Will his consortium change its approach as a result of these findings? “Absolutely not,” Eichler said. “We are determined at least to focus on a subset of the individuals originally put forward and get these worked out at a very high degree.”
In any case, mapping structural variants will likely be an important part of any future large-scale human genome sequencing studies.
Just because it spans more nucleotides than a SNP, “if you find a structural variant, per se it is more likely to have a phenotypic effect than a single SNP has,” Korbel noted.
“I think it’s extremely important,” said Lee. For example, structural differences will help explain disease susceptibility and understand evolutionary differences between humans and closely related species.

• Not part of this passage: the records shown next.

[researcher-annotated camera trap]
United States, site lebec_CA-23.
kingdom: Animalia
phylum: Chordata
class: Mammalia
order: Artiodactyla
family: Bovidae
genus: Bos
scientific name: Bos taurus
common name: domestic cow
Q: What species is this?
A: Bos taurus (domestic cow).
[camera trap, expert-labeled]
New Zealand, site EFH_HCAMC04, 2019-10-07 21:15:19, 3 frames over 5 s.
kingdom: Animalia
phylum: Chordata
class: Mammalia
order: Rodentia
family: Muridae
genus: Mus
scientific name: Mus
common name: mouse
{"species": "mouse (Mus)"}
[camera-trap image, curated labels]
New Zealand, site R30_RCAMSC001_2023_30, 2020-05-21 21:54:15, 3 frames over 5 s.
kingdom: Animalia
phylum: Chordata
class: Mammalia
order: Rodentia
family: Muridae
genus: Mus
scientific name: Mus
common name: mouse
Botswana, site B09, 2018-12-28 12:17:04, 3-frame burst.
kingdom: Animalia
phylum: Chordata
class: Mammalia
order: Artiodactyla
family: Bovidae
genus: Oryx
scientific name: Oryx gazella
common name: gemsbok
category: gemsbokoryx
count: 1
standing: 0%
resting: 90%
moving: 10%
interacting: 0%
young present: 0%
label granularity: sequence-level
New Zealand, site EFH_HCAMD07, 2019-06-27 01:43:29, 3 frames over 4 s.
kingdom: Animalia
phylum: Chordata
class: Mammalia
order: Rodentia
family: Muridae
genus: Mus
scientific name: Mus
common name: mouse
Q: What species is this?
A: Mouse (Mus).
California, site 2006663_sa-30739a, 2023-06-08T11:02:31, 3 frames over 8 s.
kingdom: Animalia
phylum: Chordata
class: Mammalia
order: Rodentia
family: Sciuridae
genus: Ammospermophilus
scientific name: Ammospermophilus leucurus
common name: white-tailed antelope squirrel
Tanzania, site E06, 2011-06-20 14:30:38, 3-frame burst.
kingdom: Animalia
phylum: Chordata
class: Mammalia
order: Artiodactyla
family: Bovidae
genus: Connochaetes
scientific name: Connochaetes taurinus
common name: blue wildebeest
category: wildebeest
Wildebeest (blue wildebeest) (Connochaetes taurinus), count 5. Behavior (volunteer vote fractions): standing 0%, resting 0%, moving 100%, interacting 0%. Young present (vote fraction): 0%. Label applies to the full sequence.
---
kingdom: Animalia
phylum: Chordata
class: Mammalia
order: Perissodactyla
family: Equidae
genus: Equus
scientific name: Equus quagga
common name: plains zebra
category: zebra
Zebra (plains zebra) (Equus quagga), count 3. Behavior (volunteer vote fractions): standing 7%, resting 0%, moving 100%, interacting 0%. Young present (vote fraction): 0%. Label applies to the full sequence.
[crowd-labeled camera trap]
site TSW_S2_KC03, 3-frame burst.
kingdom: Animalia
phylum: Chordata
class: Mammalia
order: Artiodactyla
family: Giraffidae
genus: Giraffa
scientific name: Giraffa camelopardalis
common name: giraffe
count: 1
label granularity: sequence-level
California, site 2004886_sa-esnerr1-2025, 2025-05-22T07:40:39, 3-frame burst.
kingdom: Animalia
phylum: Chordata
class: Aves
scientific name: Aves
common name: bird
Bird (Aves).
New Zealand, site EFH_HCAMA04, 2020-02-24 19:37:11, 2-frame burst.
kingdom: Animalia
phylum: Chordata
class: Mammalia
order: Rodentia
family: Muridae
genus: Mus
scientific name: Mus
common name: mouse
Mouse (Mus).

But it’s not clear which technology will be used in such large projects. “I think that no one technology is going to give us the most comprehensive map,” Lee said.
Others agree. “If one really does have the objective of identifying as much variation as possible, you probably need to use multiple platform approaches for now, until it becomes really cost-effective to generate relatively accurate and complete genome sequences,” said Scherer.